--- List of tasks ---
A – Reproduce word for word the passage of the baby blanket thread that begins with the words containing "# My First Baby" and ends with "it with you.".
B – Extend the baby blanket thread, starting right after the point where it stops.

# My First Baby Blanket



## Grannie Myra (Jan 3, 2013)

Well, I've completed my first crochet baby blanket and feeling quite pleased with myself! Perhaps I'll move on to a bigger project next. Just thought I'd share it with you.


----------



## babybop (May 7, 2011)

Beautiful.


----------



## KatStabe (Nov 22, 2011)

Nice work. looks soft and cozy.


----------



## Katsch (Mar 15, 2011)

the blanket is lovely, the colors are perfect, love the large granny square with the small ones framing it


----------



## Brianna9301 (Aug 18, 2011)

Beautiful work! The border framing the blanket really adds color


----------



## chyann (Aug 16, 2011)

Gorgeous, you did a beautiful job. :thumbup:


----------



## edithann (Feb 12, 2011)

You should be proud doing this as a first blanket. It is lovely and so is your work..pattern and colors are pretty!
Edie (EdithAnn) :thumbup:


----------



## jumbleburt (Mar 10, 2011)

Very nice work!


----------



## Gypsycream (Nov 23, 2011)

--- Source material ---
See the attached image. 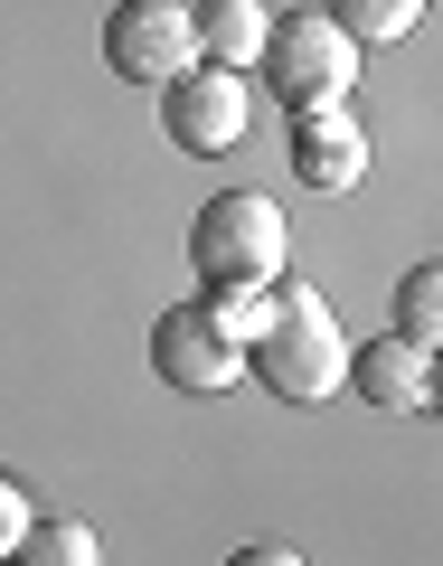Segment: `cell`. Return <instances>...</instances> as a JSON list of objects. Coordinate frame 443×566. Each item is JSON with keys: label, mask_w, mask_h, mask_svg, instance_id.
<instances>
[{"label": "cell", "mask_w": 443, "mask_h": 566, "mask_svg": "<svg viewBox=\"0 0 443 566\" xmlns=\"http://www.w3.org/2000/svg\"><path fill=\"white\" fill-rule=\"evenodd\" d=\"M349 368L340 312L312 293V283H264V322L245 331V378L283 406H321Z\"/></svg>", "instance_id": "obj_1"}, {"label": "cell", "mask_w": 443, "mask_h": 566, "mask_svg": "<svg viewBox=\"0 0 443 566\" xmlns=\"http://www.w3.org/2000/svg\"><path fill=\"white\" fill-rule=\"evenodd\" d=\"M283 245H293L283 237V208L264 189H226V199H208L189 218V274L208 293H264L283 274Z\"/></svg>", "instance_id": "obj_2"}, {"label": "cell", "mask_w": 443, "mask_h": 566, "mask_svg": "<svg viewBox=\"0 0 443 566\" xmlns=\"http://www.w3.org/2000/svg\"><path fill=\"white\" fill-rule=\"evenodd\" d=\"M264 85L283 95V114H312V104H349V85H359V48L330 29V10H283L274 29H264Z\"/></svg>", "instance_id": "obj_3"}, {"label": "cell", "mask_w": 443, "mask_h": 566, "mask_svg": "<svg viewBox=\"0 0 443 566\" xmlns=\"http://www.w3.org/2000/svg\"><path fill=\"white\" fill-rule=\"evenodd\" d=\"M151 368H161L170 387H189V397H218V387L245 378V331L226 322L218 303H170L161 322H151Z\"/></svg>", "instance_id": "obj_4"}, {"label": "cell", "mask_w": 443, "mask_h": 566, "mask_svg": "<svg viewBox=\"0 0 443 566\" xmlns=\"http://www.w3.org/2000/svg\"><path fill=\"white\" fill-rule=\"evenodd\" d=\"M104 66L123 85H151V95L180 66H199V48H189V0H114L104 10Z\"/></svg>", "instance_id": "obj_5"}, {"label": "cell", "mask_w": 443, "mask_h": 566, "mask_svg": "<svg viewBox=\"0 0 443 566\" xmlns=\"http://www.w3.org/2000/svg\"><path fill=\"white\" fill-rule=\"evenodd\" d=\"M161 133L180 142V151H236L245 142V76H226V66H180V76L161 85Z\"/></svg>", "instance_id": "obj_6"}, {"label": "cell", "mask_w": 443, "mask_h": 566, "mask_svg": "<svg viewBox=\"0 0 443 566\" xmlns=\"http://www.w3.org/2000/svg\"><path fill=\"white\" fill-rule=\"evenodd\" d=\"M340 387H359V397L378 406V416H424V406H434V378H424V349H405L397 331H378L368 349H349Z\"/></svg>", "instance_id": "obj_7"}, {"label": "cell", "mask_w": 443, "mask_h": 566, "mask_svg": "<svg viewBox=\"0 0 443 566\" xmlns=\"http://www.w3.org/2000/svg\"><path fill=\"white\" fill-rule=\"evenodd\" d=\"M293 170H303L312 189H359L368 133L349 123V104H312V114H293Z\"/></svg>", "instance_id": "obj_8"}, {"label": "cell", "mask_w": 443, "mask_h": 566, "mask_svg": "<svg viewBox=\"0 0 443 566\" xmlns=\"http://www.w3.org/2000/svg\"><path fill=\"white\" fill-rule=\"evenodd\" d=\"M264 29H274L264 0H189V48H199V66L245 76V66L264 57Z\"/></svg>", "instance_id": "obj_9"}, {"label": "cell", "mask_w": 443, "mask_h": 566, "mask_svg": "<svg viewBox=\"0 0 443 566\" xmlns=\"http://www.w3.org/2000/svg\"><path fill=\"white\" fill-rule=\"evenodd\" d=\"M10 566H104V538L85 520H57V510H39V520L20 528V547H10Z\"/></svg>", "instance_id": "obj_10"}, {"label": "cell", "mask_w": 443, "mask_h": 566, "mask_svg": "<svg viewBox=\"0 0 443 566\" xmlns=\"http://www.w3.org/2000/svg\"><path fill=\"white\" fill-rule=\"evenodd\" d=\"M321 10H330V29L349 48H387V39H405L424 20V0H321Z\"/></svg>", "instance_id": "obj_11"}, {"label": "cell", "mask_w": 443, "mask_h": 566, "mask_svg": "<svg viewBox=\"0 0 443 566\" xmlns=\"http://www.w3.org/2000/svg\"><path fill=\"white\" fill-rule=\"evenodd\" d=\"M397 340L434 359V340H443V264H415L397 283Z\"/></svg>", "instance_id": "obj_12"}, {"label": "cell", "mask_w": 443, "mask_h": 566, "mask_svg": "<svg viewBox=\"0 0 443 566\" xmlns=\"http://www.w3.org/2000/svg\"><path fill=\"white\" fill-rule=\"evenodd\" d=\"M29 520H39V501H29V491L0 472V566H10V547H20V528H29Z\"/></svg>", "instance_id": "obj_13"}, {"label": "cell", "mask_w": 443, "mask_h": 566, "mask_svg": "<svg viewBox=\"0 0 443 566\" xmlns=\"http://www.w3.org/2000/svg\"><path fill=\"white\" fill-rule=\"evenodd\" d=\"M226 566H303V557H293V547H236Z\"/></svg>", "instance_id": "obj_14"}]
</instances>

--- Solved tasks ---
A –
# My First Baby Blanket



## Grannie Myra (Jan 3, 2013)

Well, I've completed my first crochet baby blanket and feeling quite pleased with myself! Perhaps I'll move on to a bigger project next. Just thought I'd share it with you.

B –
Stunning.


----------



## Pocahontas (Apr 15, 2011)

This is just beautiful in white with the colorful border. You did a wonderful job.


----------



## grandday (Apr 15, 2011)

Very pretty.


----------



## bellamimi5 (Dec 10, 2011)

Absolutely beautiful! Both the blanket and your crocheting! They will be treasured for years to come! You should be proud, seriously. Well done, you!


----------



## vayankee (May 5, 2011)

Beautiful work - such a pretty blanket! Did you have a pattern or make it up?


----------



## Pattyhayw (May 29, 2011)

Beautiful!


----------



## knittinginma (Dec 3, 2012)

Oh, it is just beautiful! I don't crochet but will have to learn.


----------



## knitnpurlchick (Nov 8, 2012)

Its beautiful. You did a great job.


----------



## Grannie Myra (Jan 3, 2013)

I saw one similar online but it was easy enough to make up. Just white and a rainbow wool in grannie squares, all joined with the rainbow wool, then an picot edge crocheted round the whole thing. Thanks for the compliments.


----------



## tpmcgoo2 (Mar 7, 2011)

very pretty color combo on your lovely blanket. You did great and will make a wonderful big one too with that kind of workmanship. wtg!!


----------



## irishsmitty (Apr 20, 2011)

Its beautiful. I can see its a large granny square
bordered by about seven smaller squares. How did you put them together. and the edging finishes off.


----------



## Grannie Myra (Jan 3, 2013)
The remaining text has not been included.